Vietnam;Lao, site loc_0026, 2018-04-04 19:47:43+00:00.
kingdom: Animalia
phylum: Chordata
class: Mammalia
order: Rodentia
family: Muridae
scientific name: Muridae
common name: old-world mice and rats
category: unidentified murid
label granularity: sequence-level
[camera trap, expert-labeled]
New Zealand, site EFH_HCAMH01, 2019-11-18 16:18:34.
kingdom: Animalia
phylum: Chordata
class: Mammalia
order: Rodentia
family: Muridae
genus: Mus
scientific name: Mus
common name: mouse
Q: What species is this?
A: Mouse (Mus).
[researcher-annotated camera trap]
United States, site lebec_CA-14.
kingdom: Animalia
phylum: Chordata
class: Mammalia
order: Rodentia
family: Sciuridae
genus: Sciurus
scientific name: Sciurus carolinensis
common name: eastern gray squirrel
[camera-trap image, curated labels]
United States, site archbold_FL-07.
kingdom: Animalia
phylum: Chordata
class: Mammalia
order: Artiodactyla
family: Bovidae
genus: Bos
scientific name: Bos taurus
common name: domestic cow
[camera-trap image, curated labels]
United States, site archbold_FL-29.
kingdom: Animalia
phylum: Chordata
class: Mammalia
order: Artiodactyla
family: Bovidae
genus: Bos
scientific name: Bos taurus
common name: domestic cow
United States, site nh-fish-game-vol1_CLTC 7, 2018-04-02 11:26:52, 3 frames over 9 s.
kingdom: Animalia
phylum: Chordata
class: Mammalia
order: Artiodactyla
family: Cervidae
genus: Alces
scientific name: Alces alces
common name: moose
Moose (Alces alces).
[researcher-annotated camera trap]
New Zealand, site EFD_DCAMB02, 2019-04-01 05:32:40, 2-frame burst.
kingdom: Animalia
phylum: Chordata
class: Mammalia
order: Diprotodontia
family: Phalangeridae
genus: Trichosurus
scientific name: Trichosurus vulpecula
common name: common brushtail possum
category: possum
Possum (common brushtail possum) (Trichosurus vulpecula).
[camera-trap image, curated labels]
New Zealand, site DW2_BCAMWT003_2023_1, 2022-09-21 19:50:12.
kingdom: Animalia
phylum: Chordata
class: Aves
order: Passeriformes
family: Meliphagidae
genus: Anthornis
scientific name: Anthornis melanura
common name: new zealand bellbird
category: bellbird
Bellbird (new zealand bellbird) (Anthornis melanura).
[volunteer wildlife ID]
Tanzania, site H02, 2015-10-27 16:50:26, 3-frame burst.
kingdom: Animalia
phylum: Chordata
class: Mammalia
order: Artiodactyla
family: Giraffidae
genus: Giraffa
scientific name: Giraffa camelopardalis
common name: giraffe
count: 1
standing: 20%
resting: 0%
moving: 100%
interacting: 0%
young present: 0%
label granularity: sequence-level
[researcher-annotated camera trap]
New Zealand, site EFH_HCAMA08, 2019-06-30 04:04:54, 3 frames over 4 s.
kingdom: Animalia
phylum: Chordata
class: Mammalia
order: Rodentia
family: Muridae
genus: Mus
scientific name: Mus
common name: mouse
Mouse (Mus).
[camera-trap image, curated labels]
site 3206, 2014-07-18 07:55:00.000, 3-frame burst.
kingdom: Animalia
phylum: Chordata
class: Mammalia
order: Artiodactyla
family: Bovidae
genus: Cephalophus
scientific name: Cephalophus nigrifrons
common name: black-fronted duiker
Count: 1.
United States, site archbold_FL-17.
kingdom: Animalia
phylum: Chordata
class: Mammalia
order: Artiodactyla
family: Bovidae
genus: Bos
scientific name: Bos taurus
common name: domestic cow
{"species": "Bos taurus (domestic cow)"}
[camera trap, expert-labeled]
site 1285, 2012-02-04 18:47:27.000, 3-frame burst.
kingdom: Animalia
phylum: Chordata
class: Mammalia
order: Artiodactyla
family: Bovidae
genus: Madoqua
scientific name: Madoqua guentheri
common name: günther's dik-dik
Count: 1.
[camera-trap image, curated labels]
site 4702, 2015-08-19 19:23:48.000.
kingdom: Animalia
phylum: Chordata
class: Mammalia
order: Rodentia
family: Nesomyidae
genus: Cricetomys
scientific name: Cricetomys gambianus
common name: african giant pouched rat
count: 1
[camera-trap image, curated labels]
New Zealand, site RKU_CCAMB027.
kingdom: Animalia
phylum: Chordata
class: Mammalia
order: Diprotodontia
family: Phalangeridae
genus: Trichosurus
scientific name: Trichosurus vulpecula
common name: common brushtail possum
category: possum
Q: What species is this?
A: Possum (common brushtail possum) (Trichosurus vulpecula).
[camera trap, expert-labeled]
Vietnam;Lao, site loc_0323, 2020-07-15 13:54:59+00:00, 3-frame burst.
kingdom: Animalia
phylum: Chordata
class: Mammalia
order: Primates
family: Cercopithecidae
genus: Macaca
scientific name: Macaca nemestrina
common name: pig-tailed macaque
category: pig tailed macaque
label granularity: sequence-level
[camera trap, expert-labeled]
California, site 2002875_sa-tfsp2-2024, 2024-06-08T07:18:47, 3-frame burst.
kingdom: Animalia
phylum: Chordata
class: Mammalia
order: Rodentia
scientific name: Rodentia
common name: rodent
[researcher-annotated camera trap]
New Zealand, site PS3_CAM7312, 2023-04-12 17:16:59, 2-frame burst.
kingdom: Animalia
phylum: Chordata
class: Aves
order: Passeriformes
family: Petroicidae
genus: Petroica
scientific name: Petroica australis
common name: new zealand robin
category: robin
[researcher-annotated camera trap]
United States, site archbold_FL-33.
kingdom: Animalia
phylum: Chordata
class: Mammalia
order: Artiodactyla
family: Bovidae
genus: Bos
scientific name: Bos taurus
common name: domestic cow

++++

The data above needs to be given again exactly, with no line left out.

_RESULT OF THIS TASK_
Vietnam;Lao, site loc_0026, 2018-04-04 19:47:43+00:00.
kingdom: Animalia
phylum: Chordata
class: Mammalia
order: Rodentia
family: Muridae
scientific name: Muridae
common name: old-world mice and rats
category: unidentified murid
label granularity: sequence-level
[camera trap, expert-labeled]
New Zealand, site EFH_HCAMH01, 2019-11-18 16:18:34.
kingdom: Animalia
phylum: Chordata
class: Mammalia
order: Rodentia
family: Muridae
genus: Mus
scientific name: Mus
common name: mouse
Q: What species is this?
A: Mouse (Mus).
[researcher-annotated camera trap]
United States, site lebec_CA-14.
kingdom: Animalia
phylum: Chordata
class: Mammalia
order: Rodentia
family: Sciuridae
genus: Sciurus
scientific name: Sciurus carolinensis
common name: eastern gray squirrel
[camera-trap image, curated labels]
United States, site archbold_FL-07.
kingdom: Animalia
phylum: Chordata
class: Mammalia
order: Artiodactyla
family: Bovidae
genus: Bos
scientific name: Bos taurus
common name: domestic cow
[camera-trap image, curated labels]
United States, site archbold_FL-29.
kingdom: Animalia
phylum: Chordata
class: Mammalia
order: Artiodactyla
family: Bovidae
genus: Bos
scientific name: Bos taurus
common name: domestic cow
United States, site nh-fish-game-vol1_CLTC 7, 2018-04-02 11:26:52, 3 frames over 9 s.
kingdom: Animalia
phylum: Chordata
class: Mammalia
order: Artiodactyla
family: Cervidae
genus: Alces
scientific name: Alces alces
common name: moose
Moose (Alces alces).
[researcher-annotated camera trap]
New Zealand, site EFD_DCAMB02, 2019-04-01 05:32:40, 2-frame burst.
kingdom: Animalia
phylum: Chordata
class: Mammalia
order: Diprotodontia
family: Phalangeridae
genus: Trichosurus
scientific name: Trichosurus vulpecula
common name: common brushtail possum
category: possum
Possum (common brushtail possum) (Trichosurus vulpecula).
[camera-trap image, curated labels]
New Zealand, site DW2_BCAMWT003_2023_1, 2022-09-21 19:50:12.
kingdom: Animalia
phylum: Chordata
class: Aves
order: Passeriformes
family: Meliphagidae
genus: Anthornis
scientific name: Anthornis melanura
common name: new zealand bellbird
category: bellbird
Bellbird (new zealand bellbird) (Anthornis melanura).
[volunteer wildlife ID]
Tanzania, site H02, 2015-10-27 16:50:26, 3-frame burst.
kingdom: Animalia
phylum: Chordata
class: Mammalia
order: Artiodactyla
family: Giraffidae
genus: Giraffa
scientific name: Giraffa camelopardalis
common name: giraffe
count: 1
standing: 20%
resting: 0%
moving: 100%
interacting: 0%
young present: 0%
label granularity: sequence-level
[researcher-annotated camera trap]
New Zealand, site EFH_HCAMA08, 2019-06-30 04:04:54, 3 frames over 4 s.
kingdom: Animalia
phylum: Chordata
class: Mammalia
order: Rodentia
family: Muridae
genus: Mus
scientific name: Mus
common name: mouse
Mouse (Mus).
[camera-trap image, curated labels]
site 3206, 2014-07-18 07:55:00.000, 3-frame burst.
kingdom: Animalia
phylum: Chordata
class: Mammalia
order: Artiodactyla
family: Bovidae
genus: Cephalophus
scientific name: Cephalophus nigrifrons
common name: black-fronted duiker
Count: 1.
United States, site archbold_FL-17.
kingdom: Animalia
phylum: Chordata
class: Mammalia
order: Artiodactyla
family: Bovidae
genus: Bos
scientific name: Bos taurus
common name: domestic cow
{"species": "Bos taurus (domestic cow)"}
[camera trap, expert-labeled]
site 1285, 2012-02-04 18:47:27.000, 3-frame burst.
kingdom: Animalia
phylum: Chordata
class: Mammalia
order: Artiodactyla
family: Bovidae
genus: Madoqua
scientific name: Madoqua guentheri
common name: günther's dik-dik
Count: 1.
[camera-trap image, curated labels]
site 4702, 2015-08-19 19:23:48.000.
kingdom: Animalia
phylum: Chordata
class: Mammalia
order: Rodentia
family: Nesomyidae
genus: Cricetomys
scientific name: Cricetomys gambianus
common name: african giant pouched rat
count: 1
[camera-trap image, curated labels]
New Zealand, site RKU_CCAMB027.
kingdom: Animalia
phylum: Chordata
class: Mammalia
order: Diprotodontia
family: Phalangeridae
genus: Trichosurus
scientific name: Trichosurus vulpecula
common name: common brushtail possum
category: possum
Q: What species is this?
A: Possum (common brushtail possum) (Trichosurus vulpecula).
[camera trap, expert-labeled]
Vietnam;Lao, site loc_0323, 2020-07-15 13:54:59+00:00, 3-frame burst.
kingdom: Animalia
phylum: Chordata
class: Mammalia
order: Primates
family: Cercopithecidae
genus: Macaca
scientific name: Macaca nemestrina
common name: pig-tailed macaque
category: pig tailed macaque
label granularity: sequence-level
[camera trap, expert-labeled]
California, site 2002875_sa-tfsp2-2024, 2024-06-08T07:18:47, 3-frame burst.
kingdom: Animalia
phylum: Chordata
class: Mammalia
order: Rodentia
scientific name: Rodentia
common name: rodent
[researcher-annotated camera trap]
New Zealand, site PS3_CAM7312, 2023-04-12 17:16:59, 2-frame burst.
kingdom: Animalia
phylum: Chordata
class: Aves
order: Passeriformes
family: Petroicidae
genus: Petroica
scientific name: Petroica australis
common name: new zealand robin
category: robin
[researcher-annotated camera trap]
United States, site archbold_FL-33.
kingdom: Animalia
phylum: Chordata
class: Mammalia
order: Artiodactyla
family: Bovidae
genus: Bos
scientific name: Bos taurus
common name: domestic cow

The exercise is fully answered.